Frequently Asked Questions
How does Trendalyze compete with cloud providers like Amazon (AWS - Timestream) or Microsoft (Azure Time Series Insights) ?
Trendalyze does not compete with cloud providers. We partner and deploy applications on all cloud platforms. Trendalyze provides complementary services to their offerings. The ML and DL offerings typically target the developer community, while we target business professionals with self-service tools. All of them use traditional statistical methods that have been around for many years. Trendalyze is based on a completely different, mathematical paradigm instead of a statistical approach to time-series mining and analysis. It is analogous to how physicists estimate probabilities mathematically instead of statistically. Due to the fundamental differences in the approach, many of the assumptions for statistical modeling do not apply to motif discovery.
What about the cloud computing leaders who are trying to innovate in the time-series analysis space?
At this time, the big vendors are more focused on computer vision and speech recognition modeling and relegating time series analysis to traditional methods and tools. The cloud vendors have been trying to innovate in the BI and analytics space too. It has taken more than 10 years for many to come up with offerings. We believe that the same will happen in the time-series analytics space.

_Data shown:_
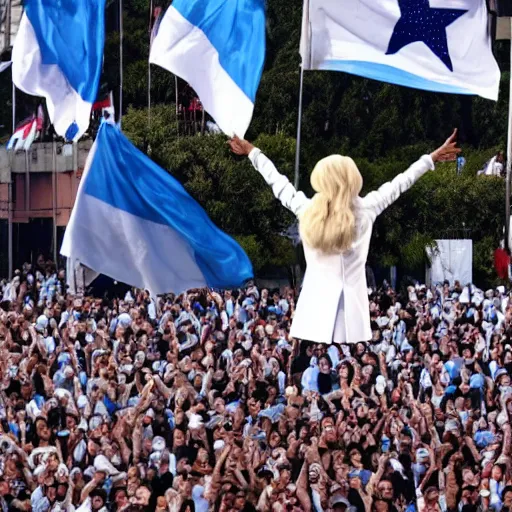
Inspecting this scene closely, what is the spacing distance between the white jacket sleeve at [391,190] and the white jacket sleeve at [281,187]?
0.78ft

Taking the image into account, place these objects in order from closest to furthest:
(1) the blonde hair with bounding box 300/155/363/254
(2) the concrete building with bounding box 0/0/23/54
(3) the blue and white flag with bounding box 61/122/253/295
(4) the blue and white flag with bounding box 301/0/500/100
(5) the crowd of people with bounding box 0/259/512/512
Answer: (1) the blonde hair with bounding box 300/155/363/254, (3) the blue and white flag with bounding box 61/122/253/295, (5) the crowd of people with bounding box 0/259/512/512, (4) the blue and white flag with bounding box 301/0/500/100, (2) the concrete building with bounding box 0/0/23/54

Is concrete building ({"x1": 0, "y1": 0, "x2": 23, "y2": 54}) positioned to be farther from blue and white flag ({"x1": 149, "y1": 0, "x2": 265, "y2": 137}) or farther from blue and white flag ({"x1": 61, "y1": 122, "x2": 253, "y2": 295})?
blue and white flag ({"x1": 61, "y1": 122, "x2": 253, "y2": 295})

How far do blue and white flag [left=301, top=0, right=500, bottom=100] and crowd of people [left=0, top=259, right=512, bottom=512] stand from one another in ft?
7.16

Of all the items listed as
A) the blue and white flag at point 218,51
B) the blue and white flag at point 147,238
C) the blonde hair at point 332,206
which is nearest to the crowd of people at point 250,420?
the blue and white flag at point 147,238

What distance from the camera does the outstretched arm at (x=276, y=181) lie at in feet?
21.3

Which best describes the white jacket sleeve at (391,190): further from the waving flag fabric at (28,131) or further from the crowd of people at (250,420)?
the waving flag fabric at (28,131)

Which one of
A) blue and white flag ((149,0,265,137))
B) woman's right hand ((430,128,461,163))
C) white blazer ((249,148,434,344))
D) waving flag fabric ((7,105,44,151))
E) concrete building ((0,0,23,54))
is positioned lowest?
white blazer ((249,148,434,344))

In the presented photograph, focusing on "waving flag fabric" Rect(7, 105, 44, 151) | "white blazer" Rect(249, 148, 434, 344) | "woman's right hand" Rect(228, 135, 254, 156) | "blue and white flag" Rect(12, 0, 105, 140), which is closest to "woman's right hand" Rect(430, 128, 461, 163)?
"white blazer" Rect(249, 148, 434, 344)

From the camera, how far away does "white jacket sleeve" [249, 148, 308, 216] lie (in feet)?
21.3

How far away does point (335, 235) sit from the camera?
20.9ft

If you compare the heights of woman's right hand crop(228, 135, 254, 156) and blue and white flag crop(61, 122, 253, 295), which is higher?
woman's right hand crop(228, 135, 254, 156)

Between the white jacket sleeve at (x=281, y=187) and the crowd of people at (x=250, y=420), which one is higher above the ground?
the white jacket sleeve at (x=281, y=187)

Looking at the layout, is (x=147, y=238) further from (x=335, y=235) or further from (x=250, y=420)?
(x=335, y=235)

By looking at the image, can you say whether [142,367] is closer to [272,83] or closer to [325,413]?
[325,413]
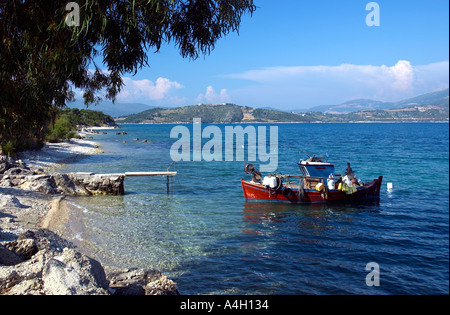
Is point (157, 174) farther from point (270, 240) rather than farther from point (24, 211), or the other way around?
point (270, 240)

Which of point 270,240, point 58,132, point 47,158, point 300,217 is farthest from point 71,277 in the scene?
point 58,132

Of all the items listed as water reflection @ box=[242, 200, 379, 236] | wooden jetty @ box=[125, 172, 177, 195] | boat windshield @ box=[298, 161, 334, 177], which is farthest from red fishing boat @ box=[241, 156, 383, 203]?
wooden jetty @ box=[125, 172, 177, 195]

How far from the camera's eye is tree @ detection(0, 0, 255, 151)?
5.98m

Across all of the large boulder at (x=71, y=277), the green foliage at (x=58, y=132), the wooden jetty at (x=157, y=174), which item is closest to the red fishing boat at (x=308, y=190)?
the wooden jetty at (x=157, y=174)

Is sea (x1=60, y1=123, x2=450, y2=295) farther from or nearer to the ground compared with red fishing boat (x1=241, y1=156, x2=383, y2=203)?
nearer to the ground

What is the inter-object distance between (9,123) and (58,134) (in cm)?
5182

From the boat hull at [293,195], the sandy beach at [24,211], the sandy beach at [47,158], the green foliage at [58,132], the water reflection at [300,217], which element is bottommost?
the water reflection at [300,217]

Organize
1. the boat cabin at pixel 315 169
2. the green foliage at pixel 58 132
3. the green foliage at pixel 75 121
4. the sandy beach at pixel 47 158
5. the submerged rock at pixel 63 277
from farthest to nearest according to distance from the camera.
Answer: the green foliage at pixel 75 121 < the green foliage at pixel 58 132 < the sandy beach at pixel 47 158 < the boat cabin at pixel 315 169 < the submerged rock at pixel 63 277

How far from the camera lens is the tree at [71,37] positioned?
5.98m

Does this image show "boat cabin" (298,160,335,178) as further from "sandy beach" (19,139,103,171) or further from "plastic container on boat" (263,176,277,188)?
"sandy beach" (19,139,103,171)

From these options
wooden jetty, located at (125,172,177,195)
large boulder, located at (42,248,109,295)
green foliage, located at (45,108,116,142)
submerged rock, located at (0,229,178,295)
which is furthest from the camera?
green foliage, located at (45,108,116,142)

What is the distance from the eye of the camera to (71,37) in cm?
601

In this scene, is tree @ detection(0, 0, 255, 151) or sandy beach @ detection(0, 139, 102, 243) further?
sandy beach @ detection(0, 139, 102, 243)

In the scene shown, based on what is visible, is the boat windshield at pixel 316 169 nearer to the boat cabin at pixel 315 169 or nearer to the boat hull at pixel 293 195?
the boat cabin at pixel 315 169
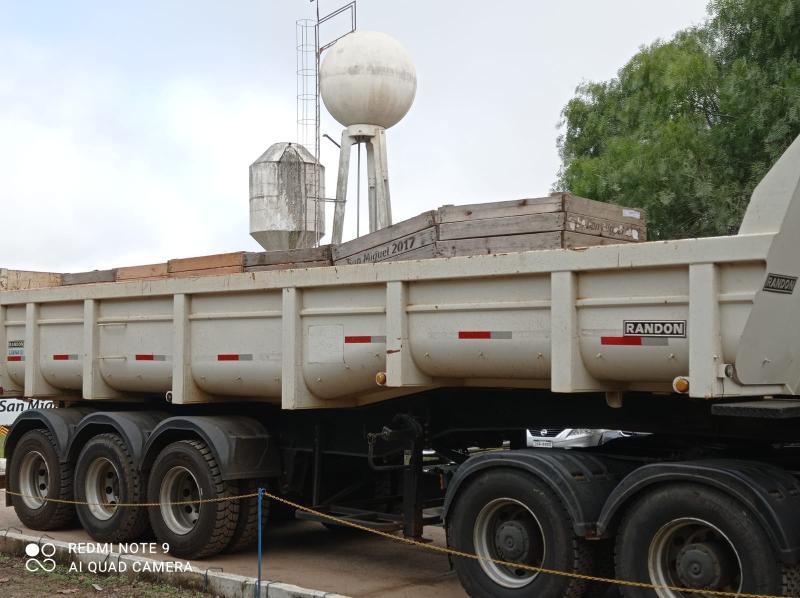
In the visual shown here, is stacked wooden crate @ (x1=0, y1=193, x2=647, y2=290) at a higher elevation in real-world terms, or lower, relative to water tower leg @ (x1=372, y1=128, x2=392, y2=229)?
lower

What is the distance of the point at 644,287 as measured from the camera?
245 inches

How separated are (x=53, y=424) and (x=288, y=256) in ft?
11.1

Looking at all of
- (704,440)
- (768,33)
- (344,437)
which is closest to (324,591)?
(344,437)

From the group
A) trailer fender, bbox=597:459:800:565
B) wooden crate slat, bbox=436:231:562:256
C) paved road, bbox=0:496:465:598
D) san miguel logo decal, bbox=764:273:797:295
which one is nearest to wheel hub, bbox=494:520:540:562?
trailer fender, bbox=597:459:800:565

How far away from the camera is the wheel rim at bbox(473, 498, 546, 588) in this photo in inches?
265

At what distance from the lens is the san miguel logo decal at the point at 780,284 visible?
5.80 meters

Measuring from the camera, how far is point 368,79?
19.9 metres

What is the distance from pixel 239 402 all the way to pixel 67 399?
265 cm

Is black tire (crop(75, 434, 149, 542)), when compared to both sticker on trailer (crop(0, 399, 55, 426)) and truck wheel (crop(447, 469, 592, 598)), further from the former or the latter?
sticker on trailer (crop(0, 399, 55, 426))

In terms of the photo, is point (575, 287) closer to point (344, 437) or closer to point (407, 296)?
point (407, 296)

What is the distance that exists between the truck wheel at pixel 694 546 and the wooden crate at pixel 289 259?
3395 millimetres

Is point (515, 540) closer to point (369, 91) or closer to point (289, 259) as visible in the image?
point (289, 259)

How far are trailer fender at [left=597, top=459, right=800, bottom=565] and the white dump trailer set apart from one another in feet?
0.04

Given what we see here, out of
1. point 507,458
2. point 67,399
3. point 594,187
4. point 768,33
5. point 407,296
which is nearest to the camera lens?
point 507,458
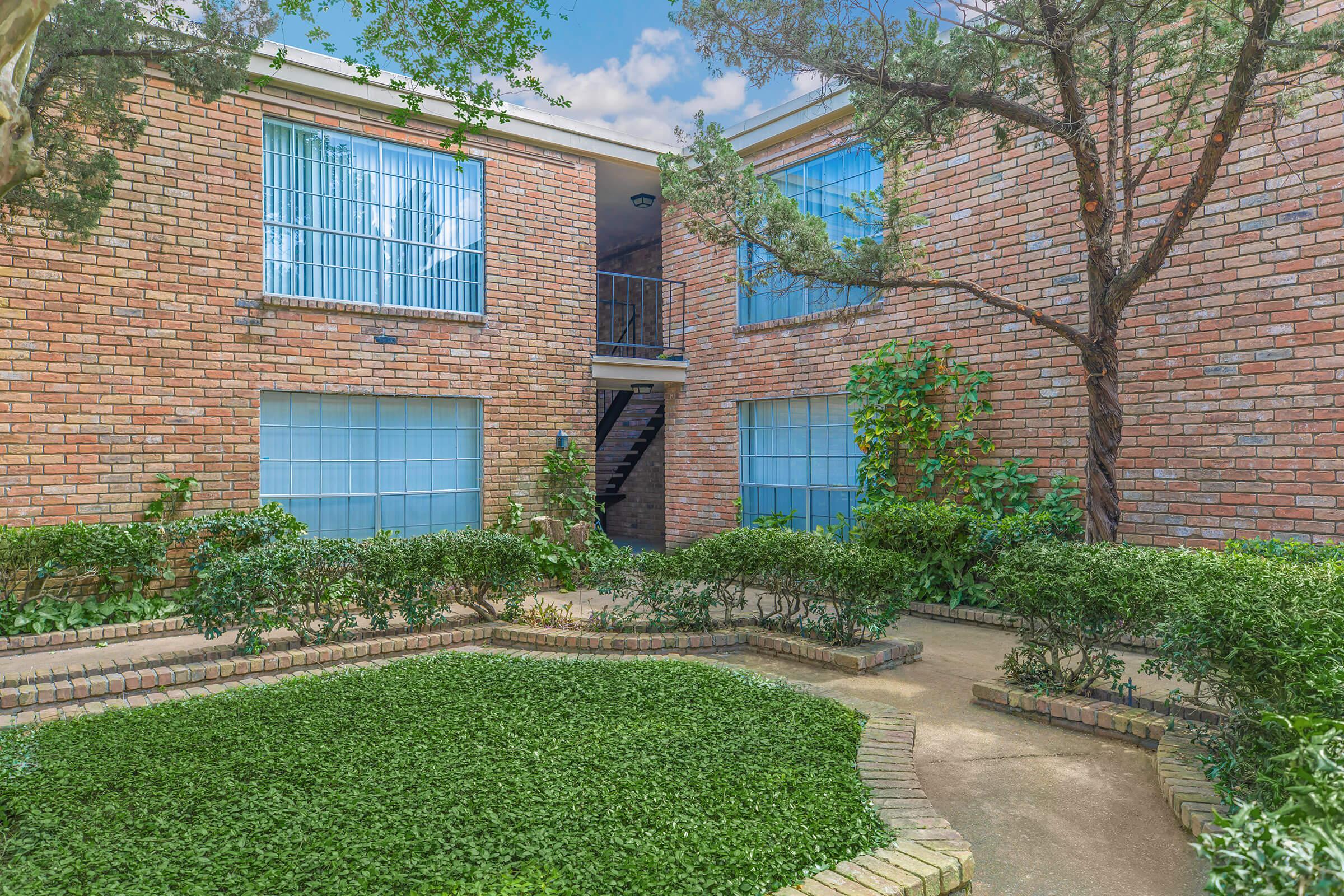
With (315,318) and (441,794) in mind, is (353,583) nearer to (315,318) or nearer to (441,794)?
(441,794)

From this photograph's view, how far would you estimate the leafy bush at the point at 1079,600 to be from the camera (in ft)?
13.8

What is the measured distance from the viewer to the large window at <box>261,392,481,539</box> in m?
8.41

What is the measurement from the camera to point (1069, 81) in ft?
17.8

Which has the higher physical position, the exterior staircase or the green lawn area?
the exterior staircase

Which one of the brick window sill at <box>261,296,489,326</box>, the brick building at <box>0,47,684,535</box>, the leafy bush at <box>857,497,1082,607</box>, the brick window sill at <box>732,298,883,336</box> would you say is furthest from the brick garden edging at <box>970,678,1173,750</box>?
the brick window sill at <box>261,296,489,326</box>

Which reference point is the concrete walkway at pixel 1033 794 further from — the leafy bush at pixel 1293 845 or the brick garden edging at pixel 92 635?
the leafy bush at pixel 1293 845

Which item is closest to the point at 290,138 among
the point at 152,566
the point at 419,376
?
the point at 419,376

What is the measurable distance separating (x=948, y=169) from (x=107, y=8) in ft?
24.5

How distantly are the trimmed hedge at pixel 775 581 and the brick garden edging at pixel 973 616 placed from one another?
135 cm

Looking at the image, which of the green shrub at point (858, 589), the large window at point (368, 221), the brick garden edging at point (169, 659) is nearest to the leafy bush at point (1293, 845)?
the green shrub at point (858, 589)

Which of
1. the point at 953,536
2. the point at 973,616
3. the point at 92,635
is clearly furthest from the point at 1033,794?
the point at 92,635

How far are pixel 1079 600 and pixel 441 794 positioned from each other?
135 inches

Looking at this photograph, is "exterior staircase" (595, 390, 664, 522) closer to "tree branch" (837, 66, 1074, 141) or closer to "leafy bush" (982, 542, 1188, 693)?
"tree branch" (837, 66, 1074, 141)

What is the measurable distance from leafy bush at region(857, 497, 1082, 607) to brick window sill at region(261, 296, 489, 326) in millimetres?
5194
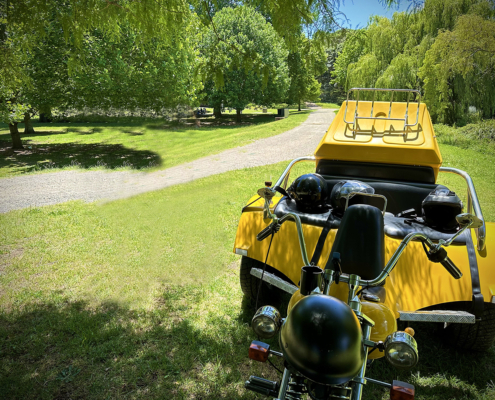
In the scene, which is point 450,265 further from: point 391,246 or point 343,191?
point 343,191

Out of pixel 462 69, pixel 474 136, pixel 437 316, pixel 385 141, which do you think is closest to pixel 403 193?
pixel 385 141

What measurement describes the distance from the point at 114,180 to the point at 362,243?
10.1 m

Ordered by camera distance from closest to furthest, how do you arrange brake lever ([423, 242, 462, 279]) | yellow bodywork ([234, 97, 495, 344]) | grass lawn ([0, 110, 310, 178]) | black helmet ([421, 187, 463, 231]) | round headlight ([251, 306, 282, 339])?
round headlight ([251, 306, 282, 339])
brake lever ([423, 242, 462, 279])
yellow bodywork ([234, 97, 495, 344])
black helmet ([421, 187, 463, 231])
grass lawn ([0, 110, 310, 178])

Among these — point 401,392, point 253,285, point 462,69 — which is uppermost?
point 462,69

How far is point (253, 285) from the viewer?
3.73 meters

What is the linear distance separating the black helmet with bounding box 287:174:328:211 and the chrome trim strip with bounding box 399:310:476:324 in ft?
4.33

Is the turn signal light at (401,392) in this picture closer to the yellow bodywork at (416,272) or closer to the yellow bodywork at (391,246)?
the yellow bodywork at (391,246)

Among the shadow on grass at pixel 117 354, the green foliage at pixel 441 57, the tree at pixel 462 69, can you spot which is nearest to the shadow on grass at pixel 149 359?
the shadow on grass at pixel 117 354

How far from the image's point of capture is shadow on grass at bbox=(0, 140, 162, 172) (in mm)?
13148

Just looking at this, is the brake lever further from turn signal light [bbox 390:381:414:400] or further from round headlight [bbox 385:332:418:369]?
turn signal light [bbox 390:381:414:400]

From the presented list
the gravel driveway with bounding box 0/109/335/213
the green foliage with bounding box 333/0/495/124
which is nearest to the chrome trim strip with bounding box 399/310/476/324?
the gravel driveway with bounding box 0/109/335/213

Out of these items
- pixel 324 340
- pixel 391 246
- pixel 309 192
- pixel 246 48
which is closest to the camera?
pixel 324 340

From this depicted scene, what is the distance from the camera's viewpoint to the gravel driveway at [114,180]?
29.8 ft

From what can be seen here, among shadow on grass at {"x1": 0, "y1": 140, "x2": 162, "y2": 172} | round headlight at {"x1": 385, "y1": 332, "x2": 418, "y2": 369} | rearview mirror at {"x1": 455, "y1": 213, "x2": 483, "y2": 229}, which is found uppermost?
rearview mirror at {"x1": 455, "y1": 213, "x2": 483, "y2": 229}
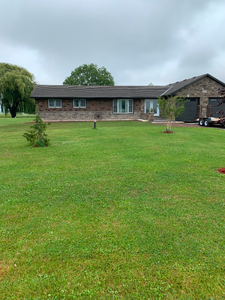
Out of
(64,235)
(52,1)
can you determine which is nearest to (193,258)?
(64,235)

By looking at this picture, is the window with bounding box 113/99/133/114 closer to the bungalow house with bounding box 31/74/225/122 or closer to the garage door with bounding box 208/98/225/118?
the bungalow house with bounding box 31/74/225/122

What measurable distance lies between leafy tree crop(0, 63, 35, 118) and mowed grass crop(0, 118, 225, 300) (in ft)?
108

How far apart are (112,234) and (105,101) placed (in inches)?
1105

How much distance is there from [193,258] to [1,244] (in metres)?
2.51

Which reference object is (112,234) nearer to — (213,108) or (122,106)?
(213,108)

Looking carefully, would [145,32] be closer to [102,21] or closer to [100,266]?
[102,21]

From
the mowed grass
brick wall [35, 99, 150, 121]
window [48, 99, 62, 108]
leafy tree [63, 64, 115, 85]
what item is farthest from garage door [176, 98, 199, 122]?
leafy tree [63, 64, 115, 85]

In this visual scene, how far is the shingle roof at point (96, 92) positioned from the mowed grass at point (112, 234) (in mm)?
24321

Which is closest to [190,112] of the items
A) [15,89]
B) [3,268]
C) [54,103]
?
[54,103]

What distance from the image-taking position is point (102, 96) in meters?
29.2

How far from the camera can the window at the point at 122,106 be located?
99.6 feet

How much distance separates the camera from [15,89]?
115ft

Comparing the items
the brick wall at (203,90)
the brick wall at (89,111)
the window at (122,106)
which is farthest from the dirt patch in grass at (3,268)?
the window at (122,106)

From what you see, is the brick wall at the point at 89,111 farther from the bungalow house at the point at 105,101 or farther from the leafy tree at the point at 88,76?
the leafy tree at the point at 88,76
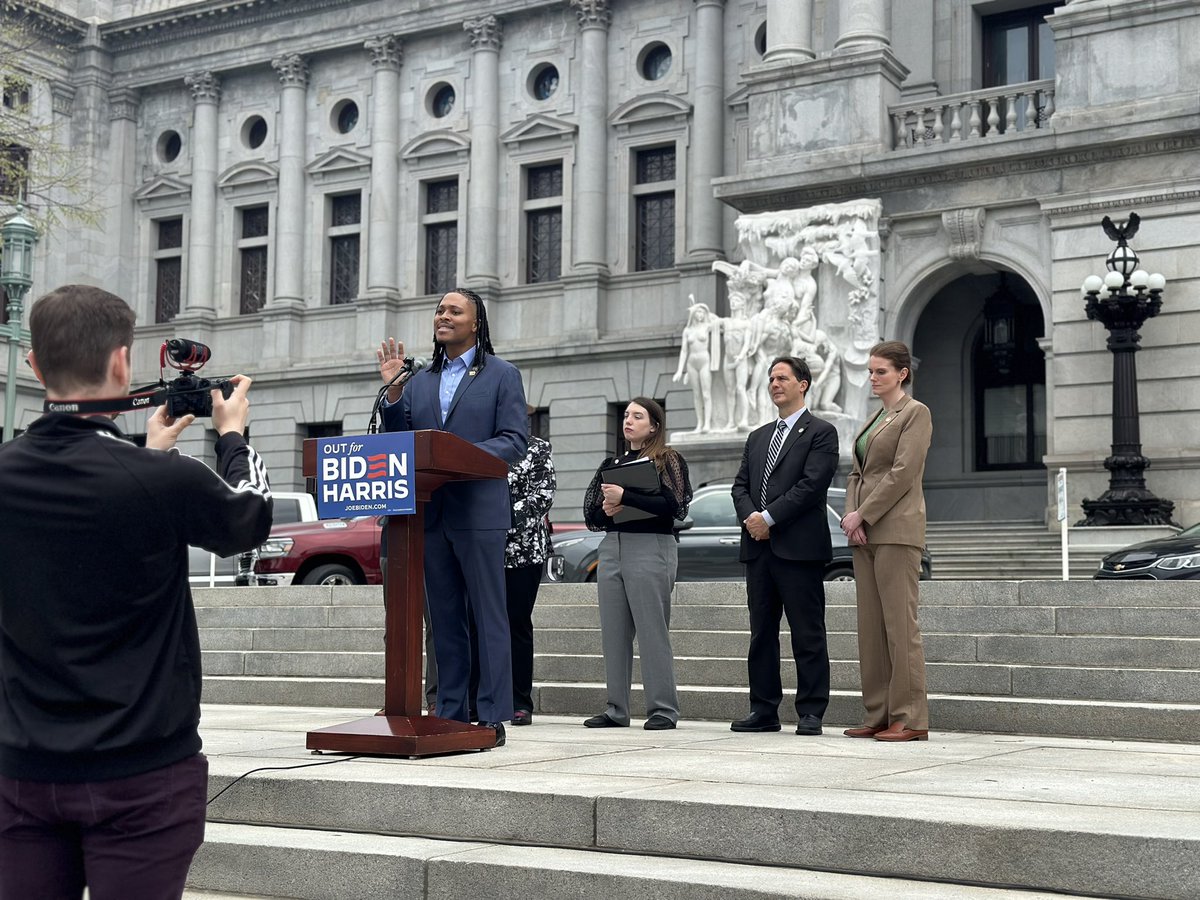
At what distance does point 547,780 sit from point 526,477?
2988 millimetres

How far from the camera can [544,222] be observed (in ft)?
113

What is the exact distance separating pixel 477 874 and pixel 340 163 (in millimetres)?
33119

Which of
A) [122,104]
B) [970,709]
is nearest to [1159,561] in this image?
[970,709]

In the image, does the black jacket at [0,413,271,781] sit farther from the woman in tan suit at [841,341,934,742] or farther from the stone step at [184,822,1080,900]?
the woman in tan suit at [841,341,934,742]

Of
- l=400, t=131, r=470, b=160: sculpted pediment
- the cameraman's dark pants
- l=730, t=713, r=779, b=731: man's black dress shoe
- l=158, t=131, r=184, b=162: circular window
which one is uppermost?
l=158, t=131, r=184, b=162: circular window

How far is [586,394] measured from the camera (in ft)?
107

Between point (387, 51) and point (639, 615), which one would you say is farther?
point (387, 51)

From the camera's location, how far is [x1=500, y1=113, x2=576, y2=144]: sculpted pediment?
3381 cm

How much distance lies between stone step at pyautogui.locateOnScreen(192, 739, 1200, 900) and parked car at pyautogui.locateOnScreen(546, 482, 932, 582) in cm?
916

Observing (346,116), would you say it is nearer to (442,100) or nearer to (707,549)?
(442,100)

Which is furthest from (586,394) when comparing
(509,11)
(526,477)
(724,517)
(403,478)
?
(403,478)

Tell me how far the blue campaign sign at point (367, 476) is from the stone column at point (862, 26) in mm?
20296

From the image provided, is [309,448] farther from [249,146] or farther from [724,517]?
[249,146]

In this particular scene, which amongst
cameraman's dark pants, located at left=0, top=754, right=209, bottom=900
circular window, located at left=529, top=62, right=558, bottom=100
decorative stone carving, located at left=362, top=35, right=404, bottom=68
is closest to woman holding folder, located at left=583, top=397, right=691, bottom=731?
cameraman's dark pants, located at left=0, top=754, right=209, bottom=900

_Work order:_ Continue the text on Trendalyze and the cloud providers, picking up after its last sentence.

_Exercise output:_
Open source technology such as Facebook’s Prophet has attracted a lot of attention recently, but Bayesian modeling that it utilizes has been around for many years. Bayesian modeling is more difficult compared to ARIMA, and there is a debate about which of the two methods produces better results. The market demands self-service tools precisely because of the skills required to use either method.
Many customers ask for turnkey solutions, especially in the analytics area. This is because of the shortage of knowledgeable resources and a high failure rate of analytical projects. Turnkey solutions are perceived as risk-free. Yet turnkey solutions have neither replaced nor eliminated the demand for custom apps and self-service tools. Our experience is that custom applications remain strong in areas where they deliver competitive advantage, while turnkey solutions are better for standard non-differentiating business processes. Self-service has emerged to gain insights quickly and then operationalize the insights via custom or embedded applications to monetize them. Trendalyze is built to shorten the path from insight to monetization. – discover patterns and monitor for them in real-time to achieve desirable outcomes.
AWS Timestream or Azure Time Series Insights seem to have a similar offering, but with more capacity to scale.
The approaches are different. Both AWS and Azure scale in the estimation and scoring with statistical models which is very computationally intensive. Trendalyze scale in search and matching like Google and are less computationally intensive. Our backend is built with Hadoop and Spark which have proven scalability.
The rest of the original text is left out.